One time, my Dad was driving down the dump road, and at the curve by Crosby’s farm, I fell out of the truck. The passenger door hadn’t latched quite right, and neither of us was wearing a seatbelt. Nobody did back then. We rounded the corner, and I turned to look at the ponies, pressing against the window to get a better view. Suddenly, the door opened, and I fell out. I must have been five or six at the time. My Dad slammed on the brakes and jumped out of the truck, his face white as a sheet when he found me, just inches in front of the truck’s rear wheel.
The dump itself was a smelly, chaotic place. You had to watch where you stepped, because who knows what might be lurking underfoot.
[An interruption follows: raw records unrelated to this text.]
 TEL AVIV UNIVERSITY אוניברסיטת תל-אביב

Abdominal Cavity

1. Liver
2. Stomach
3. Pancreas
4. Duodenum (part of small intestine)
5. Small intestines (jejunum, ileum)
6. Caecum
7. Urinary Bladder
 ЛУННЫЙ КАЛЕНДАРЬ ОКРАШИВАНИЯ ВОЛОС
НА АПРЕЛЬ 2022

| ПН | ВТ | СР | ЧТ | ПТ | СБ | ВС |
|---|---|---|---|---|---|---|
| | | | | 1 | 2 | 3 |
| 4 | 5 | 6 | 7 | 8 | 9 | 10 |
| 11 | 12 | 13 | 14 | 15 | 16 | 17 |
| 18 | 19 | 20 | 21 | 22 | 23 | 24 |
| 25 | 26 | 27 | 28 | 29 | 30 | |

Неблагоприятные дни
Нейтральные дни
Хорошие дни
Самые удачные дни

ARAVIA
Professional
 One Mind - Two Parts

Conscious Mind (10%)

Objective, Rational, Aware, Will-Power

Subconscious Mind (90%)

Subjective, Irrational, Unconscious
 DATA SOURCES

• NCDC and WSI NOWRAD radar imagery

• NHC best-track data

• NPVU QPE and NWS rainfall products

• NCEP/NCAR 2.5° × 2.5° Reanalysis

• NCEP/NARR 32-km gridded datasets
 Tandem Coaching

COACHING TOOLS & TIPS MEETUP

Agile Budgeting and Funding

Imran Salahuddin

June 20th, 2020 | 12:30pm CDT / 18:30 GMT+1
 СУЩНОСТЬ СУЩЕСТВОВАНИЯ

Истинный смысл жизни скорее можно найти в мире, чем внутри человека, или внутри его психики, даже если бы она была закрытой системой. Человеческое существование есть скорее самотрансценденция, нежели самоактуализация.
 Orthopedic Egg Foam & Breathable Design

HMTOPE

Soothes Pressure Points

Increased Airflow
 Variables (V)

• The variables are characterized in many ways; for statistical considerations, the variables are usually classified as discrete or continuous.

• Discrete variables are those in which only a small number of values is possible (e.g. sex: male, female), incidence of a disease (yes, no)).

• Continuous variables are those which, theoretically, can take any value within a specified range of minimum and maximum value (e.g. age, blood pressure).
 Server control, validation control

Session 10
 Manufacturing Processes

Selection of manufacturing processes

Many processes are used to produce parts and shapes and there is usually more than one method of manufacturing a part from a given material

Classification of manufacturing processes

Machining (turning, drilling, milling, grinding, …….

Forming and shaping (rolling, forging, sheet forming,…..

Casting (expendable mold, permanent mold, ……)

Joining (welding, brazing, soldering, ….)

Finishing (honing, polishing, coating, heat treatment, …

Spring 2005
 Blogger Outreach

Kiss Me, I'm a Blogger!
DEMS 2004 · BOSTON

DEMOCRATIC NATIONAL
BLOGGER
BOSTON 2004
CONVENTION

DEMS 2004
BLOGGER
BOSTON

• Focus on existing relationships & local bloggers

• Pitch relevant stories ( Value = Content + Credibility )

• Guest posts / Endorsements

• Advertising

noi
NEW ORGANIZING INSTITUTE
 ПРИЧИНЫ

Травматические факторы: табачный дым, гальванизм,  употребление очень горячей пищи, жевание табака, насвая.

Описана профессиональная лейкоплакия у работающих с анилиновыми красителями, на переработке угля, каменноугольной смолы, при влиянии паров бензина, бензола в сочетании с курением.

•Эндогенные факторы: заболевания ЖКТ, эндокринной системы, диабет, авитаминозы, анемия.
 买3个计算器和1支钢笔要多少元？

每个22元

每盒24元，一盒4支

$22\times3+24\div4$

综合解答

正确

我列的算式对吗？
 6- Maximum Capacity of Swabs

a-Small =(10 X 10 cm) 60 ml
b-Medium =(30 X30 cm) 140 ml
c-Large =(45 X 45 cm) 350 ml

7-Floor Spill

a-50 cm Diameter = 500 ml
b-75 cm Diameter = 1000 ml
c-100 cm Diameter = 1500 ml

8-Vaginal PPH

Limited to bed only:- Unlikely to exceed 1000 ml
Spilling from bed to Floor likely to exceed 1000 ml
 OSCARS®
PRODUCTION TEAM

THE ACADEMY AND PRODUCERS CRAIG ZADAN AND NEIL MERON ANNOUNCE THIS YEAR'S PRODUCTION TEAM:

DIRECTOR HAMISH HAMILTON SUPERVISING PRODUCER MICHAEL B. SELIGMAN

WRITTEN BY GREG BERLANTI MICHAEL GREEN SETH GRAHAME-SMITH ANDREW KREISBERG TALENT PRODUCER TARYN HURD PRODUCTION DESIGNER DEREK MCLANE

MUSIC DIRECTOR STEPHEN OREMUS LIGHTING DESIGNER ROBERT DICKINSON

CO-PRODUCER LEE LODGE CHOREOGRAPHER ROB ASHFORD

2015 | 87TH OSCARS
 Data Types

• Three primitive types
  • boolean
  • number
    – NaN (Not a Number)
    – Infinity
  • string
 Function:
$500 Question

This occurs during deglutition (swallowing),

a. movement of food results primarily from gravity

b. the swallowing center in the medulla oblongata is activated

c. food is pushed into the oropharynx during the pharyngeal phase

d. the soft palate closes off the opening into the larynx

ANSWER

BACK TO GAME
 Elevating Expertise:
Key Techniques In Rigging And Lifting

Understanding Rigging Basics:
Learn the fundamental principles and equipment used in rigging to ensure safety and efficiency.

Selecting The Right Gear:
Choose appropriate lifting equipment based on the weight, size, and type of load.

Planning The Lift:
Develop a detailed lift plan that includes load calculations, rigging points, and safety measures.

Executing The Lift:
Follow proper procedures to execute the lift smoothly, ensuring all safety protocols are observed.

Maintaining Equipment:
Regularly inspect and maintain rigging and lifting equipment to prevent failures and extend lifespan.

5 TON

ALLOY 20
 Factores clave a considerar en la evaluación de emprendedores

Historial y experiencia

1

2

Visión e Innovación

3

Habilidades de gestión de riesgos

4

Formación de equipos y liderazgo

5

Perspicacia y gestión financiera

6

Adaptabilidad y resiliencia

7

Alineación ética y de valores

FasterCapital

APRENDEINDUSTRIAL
Not so with the Transfer Station. It’s all cleaned up, with high-falutin’ rules and regulations. Only them clear plastic trash bags are acceptable, now. You have to put all your newspapers into one bin, mixed paper in another. Cardboard here (flattened), glass there, aluminum and tin cans in the red barrel. And plastic, well, that’s very complicated. They take 1’s and 2’s, but the 5’s? One week they take them, the next they don’t. Keep the plastic caps on the bottles. No, now you’re supposed to take them off and put ‘em over there. It’s always changing! And I secretly wonder if late at night, they don’t have a good laugh at our expense, as they mix all the recycling together and toss it into the compactor. Pretty cynical, I know, but the thought has crossed my mind.
Oh, it’s just too much rigmarole for me. But Charlie, thank God, loves the Transfer Station. He takes a certain satisfaction in putting things in the right bin. Running into folks and shooting the breeze. He likes catching up with Whitey Hebert who, spring through fall, is pretty much camped out down to the Swap Shop there, waiting to score stuff people didn’t sell at their yard sales. Charlie’s been known to poke around in the Swap Shop himself, occasionally bringing home a “treasure.”
But, here’s the thing about the Transfer Station: if you’re sticking with the program, you’re golden. If you mess up, there’s no mercy. That’s because the Transfer Station is ruled with an iron fist by the Queen of the Dump herself, Roberta Pierce (who Charlie and them call “Sarge,” behind her back). Ernie Lambert, Mahoosuc Mills’ Sanitation Coordinator, may be the boss, but Roberta Pierce is in charge. And believe me, nobody is more willing to kick butt than Roberta. So, if you know what’s good for you, you’ll pay attention to what goes where.
“You have a run in with Roberta?” I ask Charlie.
“Not me, But Gladys Anderson sure did.”
Apparently Gladys, five-foot-nothing, white hair, former president of the Mahoosuc Mills Historical Society and avid cat lover, was just about to toss her garbage bag into the hopper, when Roberta, who can move swiftly for a woman her size, suddenly appeared out of nowhere.
“Gladys,” she yells, “Do you have kitty litter in there?”
Like a deer caught in the headlights, Gladys squeaks, “Yes.”
“Haven’t I told you before? No kitty litter in the compactor! And don’t think I didn’t see you sneaking those number six plastic cups into the mixed plastic. You know we don’t recycle those! They go in the garbage bag. Kitty litter does not! Never has, never will!”
At this point, Gladys was on the verge of tears. “Why are you always picking on me? Why?”
“I pick on everyone! What makes you think you’re so special?”
That’s it for now. Catch you on the flip side!